Until recently, pharma marketers’ primary concern was ensuring that their products could reach the desired number of patients. Today, marketing teams are just as focused on making sure their product achieves the desired outcomes.

“As health systems move into population health management, they are beginning to look a lot like health plans with their focus on outcomes,” Rees said. “What drug companies need to do is show these providers how their drugs can benefit the patient populations that are most at risk. In this scenario, access is not only about price but about having the right patient outcomes.”

Such outcomes need to be demonstrated in clinical trials as well as in the real world. Even small venture-backed companies now recognize the connection between meaningful outcomes and a product’s reimbursability. Companies are thus designing clinical studies to include the endpoints that matter most to payers as early as Phase II or III.

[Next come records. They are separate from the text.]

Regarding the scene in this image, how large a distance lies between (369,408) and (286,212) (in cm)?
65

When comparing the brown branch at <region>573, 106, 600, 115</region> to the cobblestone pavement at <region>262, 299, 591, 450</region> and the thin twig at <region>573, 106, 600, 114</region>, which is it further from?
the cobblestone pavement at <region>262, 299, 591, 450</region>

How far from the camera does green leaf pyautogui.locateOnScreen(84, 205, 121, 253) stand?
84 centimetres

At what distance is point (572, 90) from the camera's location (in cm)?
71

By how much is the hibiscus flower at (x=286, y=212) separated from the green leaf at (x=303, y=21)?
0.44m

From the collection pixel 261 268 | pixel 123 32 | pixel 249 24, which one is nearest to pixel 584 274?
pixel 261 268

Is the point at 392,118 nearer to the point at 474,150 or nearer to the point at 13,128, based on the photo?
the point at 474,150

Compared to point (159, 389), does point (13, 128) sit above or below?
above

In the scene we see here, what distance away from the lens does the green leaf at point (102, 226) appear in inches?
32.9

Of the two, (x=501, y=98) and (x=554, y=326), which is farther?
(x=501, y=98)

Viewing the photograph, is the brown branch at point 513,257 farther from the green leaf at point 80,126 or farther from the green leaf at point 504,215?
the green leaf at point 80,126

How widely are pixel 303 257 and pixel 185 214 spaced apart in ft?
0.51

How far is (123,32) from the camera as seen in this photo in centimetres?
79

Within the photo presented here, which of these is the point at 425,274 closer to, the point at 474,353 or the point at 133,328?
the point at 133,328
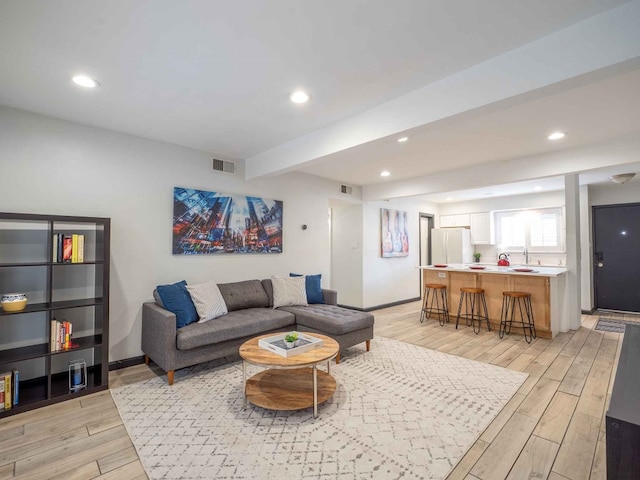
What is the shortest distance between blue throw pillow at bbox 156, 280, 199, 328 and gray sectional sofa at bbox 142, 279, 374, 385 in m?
0.09

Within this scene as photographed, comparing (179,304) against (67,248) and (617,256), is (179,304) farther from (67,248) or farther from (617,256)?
(617,256)

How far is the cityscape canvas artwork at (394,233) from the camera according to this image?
265 inches

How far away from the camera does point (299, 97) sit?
2.66 metres

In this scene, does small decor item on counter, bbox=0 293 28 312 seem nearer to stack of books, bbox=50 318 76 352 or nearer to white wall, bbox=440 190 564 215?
stack of books, bbox=50 318 76 352

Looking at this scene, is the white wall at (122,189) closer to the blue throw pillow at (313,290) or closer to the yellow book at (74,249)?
the yellow book at (74,249)

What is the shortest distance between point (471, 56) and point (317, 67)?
1049 millimetres

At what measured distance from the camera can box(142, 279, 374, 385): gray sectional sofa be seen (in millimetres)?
3016

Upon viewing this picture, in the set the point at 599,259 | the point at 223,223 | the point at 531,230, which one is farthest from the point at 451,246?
the point at 223,223

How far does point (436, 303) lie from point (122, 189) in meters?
5.26

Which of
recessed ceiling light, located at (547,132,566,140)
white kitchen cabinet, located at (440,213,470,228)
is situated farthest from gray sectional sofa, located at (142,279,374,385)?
white kitchen cabinet, located at (440,213,470,228)

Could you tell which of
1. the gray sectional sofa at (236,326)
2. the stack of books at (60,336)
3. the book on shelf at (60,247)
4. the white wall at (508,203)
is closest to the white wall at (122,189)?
the gray sectional sofa at (236,326)

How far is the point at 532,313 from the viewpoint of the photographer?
466 centimetres

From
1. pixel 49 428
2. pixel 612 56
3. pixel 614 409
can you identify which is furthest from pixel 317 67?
pixel 49 428

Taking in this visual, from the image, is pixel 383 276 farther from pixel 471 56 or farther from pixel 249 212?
pixel 471 56
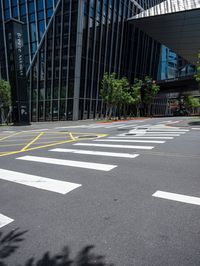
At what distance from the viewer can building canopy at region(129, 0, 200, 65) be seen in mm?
42125

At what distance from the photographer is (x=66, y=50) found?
125 feet

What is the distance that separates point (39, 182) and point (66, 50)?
35092mm

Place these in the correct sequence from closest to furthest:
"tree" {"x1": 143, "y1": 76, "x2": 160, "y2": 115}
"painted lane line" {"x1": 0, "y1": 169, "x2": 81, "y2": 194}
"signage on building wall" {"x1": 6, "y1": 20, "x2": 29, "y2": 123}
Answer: "painted lane line" {"x1": 0, "y1": 169, "x2": 81, "y2": 194} < "signage on building wall" {"x1": 6, "y1": 20, "x2": 29, "y2": 123} < "tree" {"x1": 143, "y1": 76, "x2": 160, "y2": 115}

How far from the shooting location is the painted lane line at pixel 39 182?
19.0 ft

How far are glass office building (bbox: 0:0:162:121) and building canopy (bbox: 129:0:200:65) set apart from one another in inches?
199

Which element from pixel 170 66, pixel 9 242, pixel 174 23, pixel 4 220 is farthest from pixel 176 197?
pixel 170 66

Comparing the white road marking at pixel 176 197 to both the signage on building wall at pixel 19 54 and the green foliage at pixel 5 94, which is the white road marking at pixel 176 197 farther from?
the green foliage at pixel 5 94

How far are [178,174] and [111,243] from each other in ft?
12.4

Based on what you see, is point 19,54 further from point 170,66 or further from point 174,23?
point 170,66

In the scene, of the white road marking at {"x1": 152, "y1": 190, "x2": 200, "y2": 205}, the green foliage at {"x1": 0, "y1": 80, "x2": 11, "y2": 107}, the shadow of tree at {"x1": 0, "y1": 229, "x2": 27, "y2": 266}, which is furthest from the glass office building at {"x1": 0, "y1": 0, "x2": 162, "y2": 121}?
the shadow of tree at {"x1": 0, "y1": 229, "x2": 27, "y2": 266}

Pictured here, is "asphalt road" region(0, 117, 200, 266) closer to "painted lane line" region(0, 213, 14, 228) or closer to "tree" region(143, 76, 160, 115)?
"painted lane line" region(0, 213, 14, 228)

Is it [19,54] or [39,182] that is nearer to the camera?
[39,182]

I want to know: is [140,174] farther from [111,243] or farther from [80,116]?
[80,116]

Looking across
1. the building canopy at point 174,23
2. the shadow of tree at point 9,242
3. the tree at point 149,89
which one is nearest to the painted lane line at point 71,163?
the shadow of tree at point 9,242
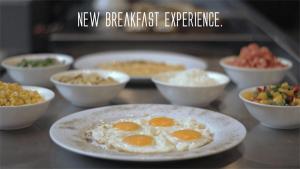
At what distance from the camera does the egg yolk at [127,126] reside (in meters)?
1.49

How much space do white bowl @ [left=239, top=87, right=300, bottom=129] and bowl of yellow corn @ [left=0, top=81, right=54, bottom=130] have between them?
25.8 inches

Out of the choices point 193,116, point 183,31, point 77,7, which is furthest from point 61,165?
point 77,7

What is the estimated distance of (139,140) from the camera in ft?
4.50

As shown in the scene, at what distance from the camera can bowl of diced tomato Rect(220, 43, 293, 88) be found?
205cm

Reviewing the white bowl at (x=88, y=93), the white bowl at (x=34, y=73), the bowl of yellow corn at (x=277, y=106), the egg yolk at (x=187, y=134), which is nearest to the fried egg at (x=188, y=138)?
the egg yolk at (x=187, y=134)

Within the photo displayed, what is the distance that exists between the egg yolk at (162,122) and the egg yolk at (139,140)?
0.13m

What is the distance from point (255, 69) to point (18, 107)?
0.99 metres

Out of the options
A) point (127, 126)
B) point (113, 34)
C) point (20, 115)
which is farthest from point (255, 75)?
point (113, 34)

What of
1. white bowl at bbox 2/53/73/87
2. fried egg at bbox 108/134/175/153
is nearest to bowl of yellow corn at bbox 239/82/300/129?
fried egg at bbox 108/134/175/153

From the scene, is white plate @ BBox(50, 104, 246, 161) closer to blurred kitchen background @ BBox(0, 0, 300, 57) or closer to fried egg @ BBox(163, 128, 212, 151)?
fried egg @ BBox(163, 128, 212, 151)

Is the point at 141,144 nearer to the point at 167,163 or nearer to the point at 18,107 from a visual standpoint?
the point at 167,163

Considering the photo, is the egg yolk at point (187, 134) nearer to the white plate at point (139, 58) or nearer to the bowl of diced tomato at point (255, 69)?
the bowl of diced tomato at point (255, 69)

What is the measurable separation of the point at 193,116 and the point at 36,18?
108 inches

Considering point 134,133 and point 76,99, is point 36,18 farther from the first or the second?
point 134,133
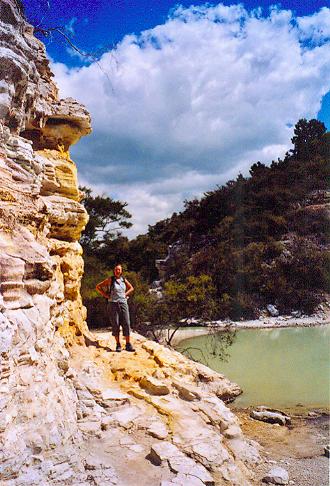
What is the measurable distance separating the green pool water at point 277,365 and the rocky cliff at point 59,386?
4.07m

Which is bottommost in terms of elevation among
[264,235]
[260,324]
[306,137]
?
[260,324]

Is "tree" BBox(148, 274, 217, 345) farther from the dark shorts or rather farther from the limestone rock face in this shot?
the limestone rock face

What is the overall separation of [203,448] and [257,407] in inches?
179

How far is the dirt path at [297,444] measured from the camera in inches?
185

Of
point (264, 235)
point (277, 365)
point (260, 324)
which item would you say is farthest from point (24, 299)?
point (264, 235)

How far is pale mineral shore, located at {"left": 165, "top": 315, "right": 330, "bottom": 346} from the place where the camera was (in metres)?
17.1

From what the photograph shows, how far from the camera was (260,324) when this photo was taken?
20.5 m

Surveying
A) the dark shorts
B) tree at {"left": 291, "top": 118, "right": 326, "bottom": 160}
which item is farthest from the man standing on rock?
tree at {"left": 291, "top": 118, "right": 326, "bottom": 160}

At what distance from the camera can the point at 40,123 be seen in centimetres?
597

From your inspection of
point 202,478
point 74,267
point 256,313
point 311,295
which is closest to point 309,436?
point 202,478

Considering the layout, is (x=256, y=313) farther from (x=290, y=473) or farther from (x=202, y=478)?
(x=202, y=478)

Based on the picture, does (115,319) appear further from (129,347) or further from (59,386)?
(59,386)

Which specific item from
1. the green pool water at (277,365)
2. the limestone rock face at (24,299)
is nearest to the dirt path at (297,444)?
the green pool water at (277,365)

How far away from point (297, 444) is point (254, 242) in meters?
23.4
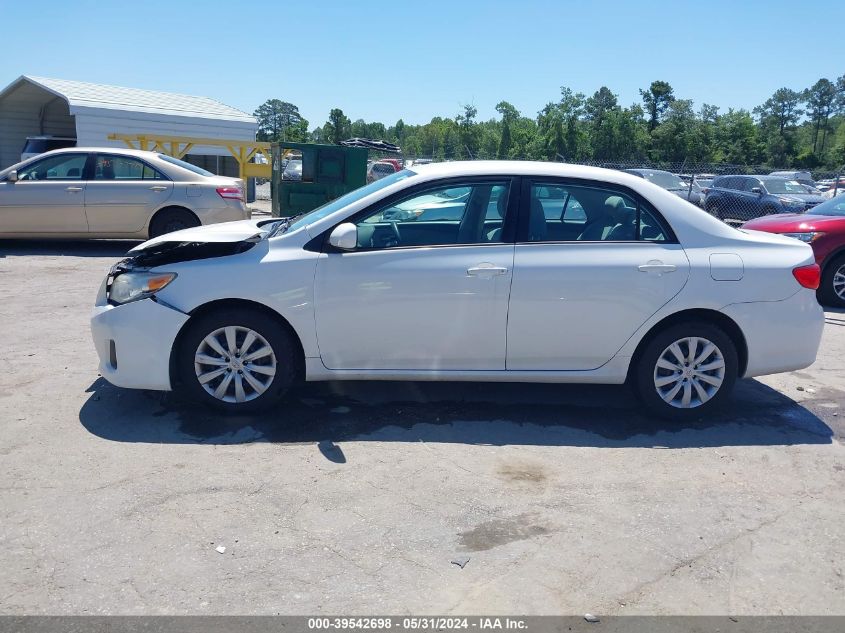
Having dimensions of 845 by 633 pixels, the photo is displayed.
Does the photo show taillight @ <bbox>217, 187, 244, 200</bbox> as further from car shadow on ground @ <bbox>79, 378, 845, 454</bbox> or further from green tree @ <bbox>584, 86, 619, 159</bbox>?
green tree @ <bbox>584, 86, 619, 159</bbox>

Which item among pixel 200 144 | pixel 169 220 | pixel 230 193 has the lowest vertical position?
pixel 169 220

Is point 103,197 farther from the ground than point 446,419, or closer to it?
farther from the ground

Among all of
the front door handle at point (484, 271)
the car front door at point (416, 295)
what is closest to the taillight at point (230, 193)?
the car front door at point (416, 295)

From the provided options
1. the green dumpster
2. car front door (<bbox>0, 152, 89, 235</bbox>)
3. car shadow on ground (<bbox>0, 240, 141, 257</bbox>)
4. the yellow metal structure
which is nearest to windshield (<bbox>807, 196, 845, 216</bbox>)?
the green dumpster

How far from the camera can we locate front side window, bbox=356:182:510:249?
16.5 feet

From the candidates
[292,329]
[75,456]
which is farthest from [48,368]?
[292,329]

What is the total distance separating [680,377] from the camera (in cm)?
515

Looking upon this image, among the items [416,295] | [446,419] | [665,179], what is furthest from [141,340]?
[665,179]

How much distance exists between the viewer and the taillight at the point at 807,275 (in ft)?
16.9

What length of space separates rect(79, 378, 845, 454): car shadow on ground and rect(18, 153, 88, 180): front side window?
696cm

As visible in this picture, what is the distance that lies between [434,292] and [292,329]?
0.95 m

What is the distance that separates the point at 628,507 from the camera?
4.02 metres

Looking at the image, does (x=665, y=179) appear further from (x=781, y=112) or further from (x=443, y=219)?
(x=781, y=112)

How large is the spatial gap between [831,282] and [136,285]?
840 cm
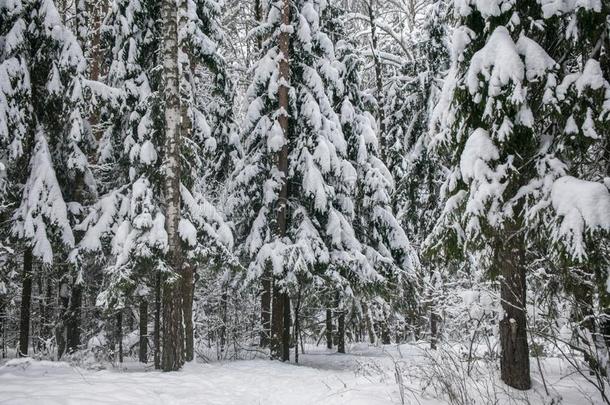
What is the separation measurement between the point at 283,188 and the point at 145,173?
381 centimetres

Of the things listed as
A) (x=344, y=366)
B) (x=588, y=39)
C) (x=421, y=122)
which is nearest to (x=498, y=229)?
(x=588, y=39)

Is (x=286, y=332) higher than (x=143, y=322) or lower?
lower

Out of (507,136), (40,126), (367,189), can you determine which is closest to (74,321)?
(40,126)

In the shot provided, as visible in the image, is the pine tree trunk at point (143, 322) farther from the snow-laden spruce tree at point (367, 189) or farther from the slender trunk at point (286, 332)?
the snow-laden spruce tree at point (367, 189)

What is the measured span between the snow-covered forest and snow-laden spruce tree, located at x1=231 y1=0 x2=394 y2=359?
70mm

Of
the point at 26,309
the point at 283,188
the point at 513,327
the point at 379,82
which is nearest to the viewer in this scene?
the point at 513,327

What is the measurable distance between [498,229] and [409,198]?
12.5 meters

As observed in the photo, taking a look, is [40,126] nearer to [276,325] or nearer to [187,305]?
[187,305]

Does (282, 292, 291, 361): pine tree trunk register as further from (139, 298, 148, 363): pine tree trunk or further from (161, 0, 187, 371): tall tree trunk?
(139, 298, 148, 363): pine tree trunk

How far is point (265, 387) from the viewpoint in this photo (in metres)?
8.07

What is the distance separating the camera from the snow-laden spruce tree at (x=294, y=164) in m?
12.3

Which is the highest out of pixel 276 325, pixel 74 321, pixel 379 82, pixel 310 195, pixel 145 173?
pixel 379 82

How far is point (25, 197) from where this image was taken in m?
11.5

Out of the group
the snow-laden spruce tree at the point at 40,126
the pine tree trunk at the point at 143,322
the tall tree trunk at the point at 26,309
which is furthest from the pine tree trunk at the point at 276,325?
the tall tree trunk at the point at 26,309
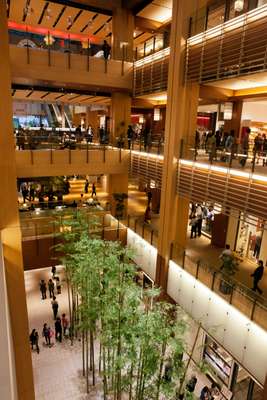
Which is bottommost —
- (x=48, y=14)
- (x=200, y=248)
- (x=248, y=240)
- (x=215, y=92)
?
(x=200, y=248)

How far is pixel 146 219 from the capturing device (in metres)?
13.6

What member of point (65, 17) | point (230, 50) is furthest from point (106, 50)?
point (230, 50)

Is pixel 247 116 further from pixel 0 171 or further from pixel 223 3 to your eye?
pixel 0 171

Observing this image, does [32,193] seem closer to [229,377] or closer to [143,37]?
[143,37]

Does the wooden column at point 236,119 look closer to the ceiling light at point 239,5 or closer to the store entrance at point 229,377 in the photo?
the ceiling light at point 239,5

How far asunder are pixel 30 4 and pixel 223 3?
813 cm

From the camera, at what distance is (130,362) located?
5992 mm

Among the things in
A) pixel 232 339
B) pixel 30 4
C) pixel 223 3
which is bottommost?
pixel 232 339

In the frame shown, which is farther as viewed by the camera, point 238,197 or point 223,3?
point 223,3

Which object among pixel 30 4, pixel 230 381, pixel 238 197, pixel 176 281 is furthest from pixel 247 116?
pixel 30 4

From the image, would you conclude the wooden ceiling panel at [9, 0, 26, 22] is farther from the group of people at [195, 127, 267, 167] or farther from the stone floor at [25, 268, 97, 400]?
the stone floor at [25, 268, 97, 400]

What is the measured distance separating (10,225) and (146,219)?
9110 millimetres

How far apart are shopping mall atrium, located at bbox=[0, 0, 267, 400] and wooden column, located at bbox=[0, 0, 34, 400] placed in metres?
0.02

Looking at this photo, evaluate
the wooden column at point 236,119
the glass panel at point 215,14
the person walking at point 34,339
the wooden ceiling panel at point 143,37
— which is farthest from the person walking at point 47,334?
the wooden ceiling panel at point 143,37
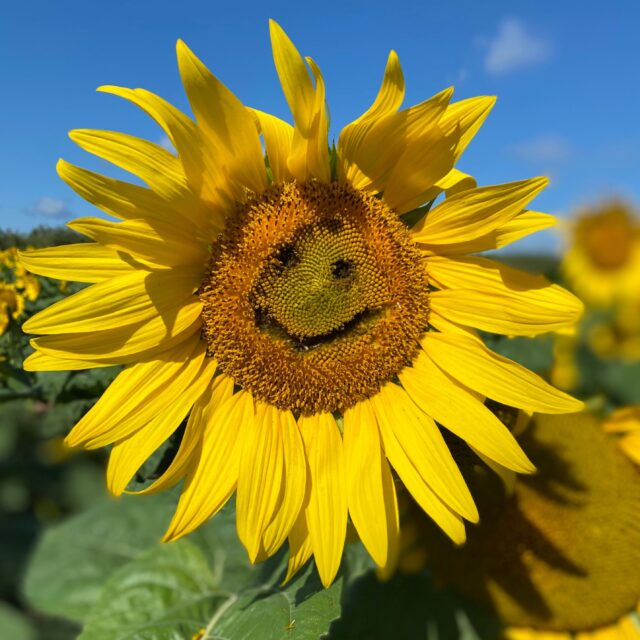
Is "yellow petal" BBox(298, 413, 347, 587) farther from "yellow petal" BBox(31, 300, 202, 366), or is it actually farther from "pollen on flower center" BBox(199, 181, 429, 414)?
"yellow petal" BBox(31, 300, 202, 366)

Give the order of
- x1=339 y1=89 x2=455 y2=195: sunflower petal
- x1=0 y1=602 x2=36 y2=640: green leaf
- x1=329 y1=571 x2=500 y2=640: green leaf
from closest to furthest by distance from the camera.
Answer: x1=339 y1=89 x2=455 y2=195: sunflower petal → x1=329 y1=571 x2=500 y2=640: green leaf → x1=0 y1=602 x2=36 y2=640: green leaf

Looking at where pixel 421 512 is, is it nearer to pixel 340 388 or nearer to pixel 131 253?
pixel 340 388

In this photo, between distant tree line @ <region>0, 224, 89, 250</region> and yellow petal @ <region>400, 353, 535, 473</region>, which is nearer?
yellow petal @ <region>400, 353, 535, 473</region>

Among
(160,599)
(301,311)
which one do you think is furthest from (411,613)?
(301,311)

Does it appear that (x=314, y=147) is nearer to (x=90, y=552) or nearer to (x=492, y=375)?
(x=492, y=375)

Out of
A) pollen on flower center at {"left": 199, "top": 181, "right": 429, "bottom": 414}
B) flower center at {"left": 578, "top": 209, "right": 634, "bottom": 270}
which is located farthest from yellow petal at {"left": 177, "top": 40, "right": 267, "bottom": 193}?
flower center at {"left": 578, "top": 209, "right": 634, "bottom": 270}
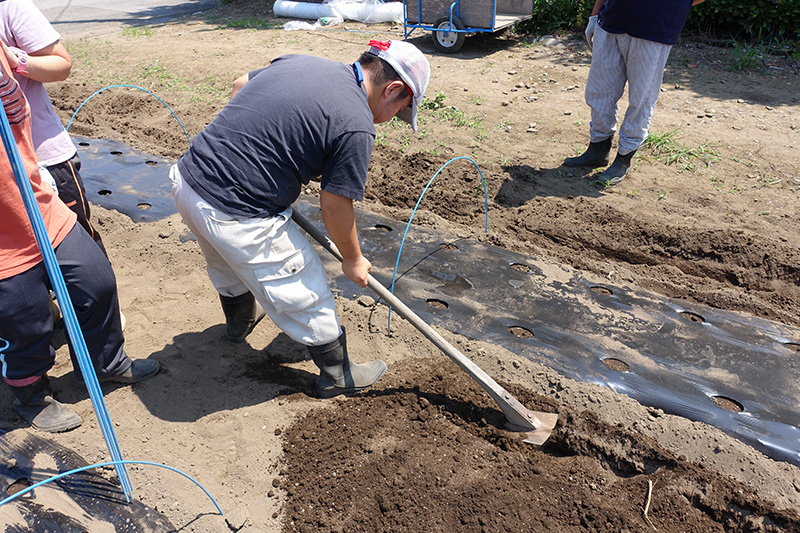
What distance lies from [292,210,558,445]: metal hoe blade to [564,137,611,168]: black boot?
2.99 metres

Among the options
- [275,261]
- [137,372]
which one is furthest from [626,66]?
[137,372]

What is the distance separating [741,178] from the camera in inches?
186

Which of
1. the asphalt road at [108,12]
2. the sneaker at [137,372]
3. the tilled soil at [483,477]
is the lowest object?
the tilled soil at [483,477]

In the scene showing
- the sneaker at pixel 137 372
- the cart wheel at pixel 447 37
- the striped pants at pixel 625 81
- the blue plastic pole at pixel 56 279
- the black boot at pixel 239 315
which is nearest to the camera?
the blue plastic pole at pixel 56 279

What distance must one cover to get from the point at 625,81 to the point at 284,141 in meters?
3.57

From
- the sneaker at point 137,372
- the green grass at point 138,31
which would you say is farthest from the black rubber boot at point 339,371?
the green grass at point 138,31

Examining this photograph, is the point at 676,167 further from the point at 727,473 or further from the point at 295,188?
the point at 295,188

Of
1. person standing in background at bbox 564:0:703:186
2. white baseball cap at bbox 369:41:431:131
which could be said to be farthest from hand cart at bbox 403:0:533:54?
white baseball cap at bbox 369:41:431:131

Since 2010 providers, payers and marketers alike have been trying to assess the impact of key aspects of healthcare reform—namely, the expansion of Medicaid, the creation of a new insurance channel through the exchanges and the emphasis on value-based care.

“From an access perspective, the ACA has demonstrated the need for marketers to differentiate their products on a value platform, even potentially beyond net price of product to impact the total cost of care,” says Bob Shewbrooks, HSG’s practice leader. “As a result, we’ll continue to see an evolution of health economics and outcomes research.”

More performance-based contracting approaches are also likely down the road.

“Companies are increasingly willing to put their toe in the water and test this type of approach,” Shewbrooks adds. One recent example is Amgen’s risk-based contract with Harvard Pilgrim Health Care to pay rebates if cholesterol-lowering drug Repatha does not perform as well as it did during clinical trials.

7. The Future May Provide More Power for Providers

Looking ahead, Shewbrooks believes that providers will continue to adopt more care pathways in patient populations that were once considered untouchable or unmanaged, including some cancers and cardiovascular diseases. Providers also will continue to engage in care delivery models, such as patient-centered medical homes.

“The coordinated-care delivery model is still evolving and could move accountability for product selection back to the provider, which would present opportunities for industry,” Shewbrooks said.

Although the future is somewhat uncertain, it is clear that engaging with a payer or provider will become much more strategic than simply securing access for a product. Shewbrooks said, “Companies will need to look beyond the pill and consider true partnership opportunities with their customers.”

Denise Woltemath is HSG’s VP of Custom Access Insights.